**DATA PROVIDED**
====================
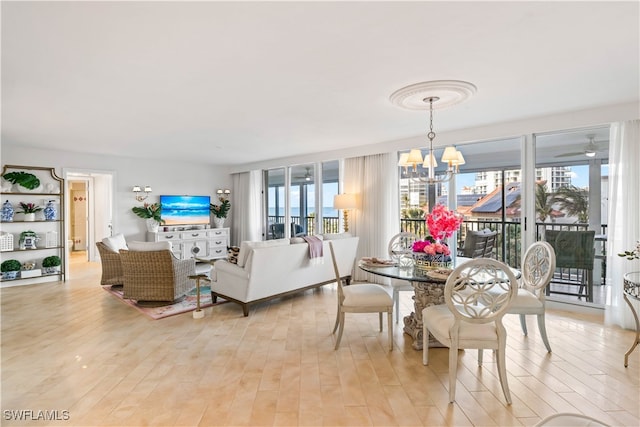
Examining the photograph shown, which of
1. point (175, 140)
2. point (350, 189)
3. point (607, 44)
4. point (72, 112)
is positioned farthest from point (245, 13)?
point (350, 189)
====================
**EXERCISE GOAL**
Work out how many lines of the material above contain the word "point". Give only the number.

**RESPONSE TO THIS TASK**
6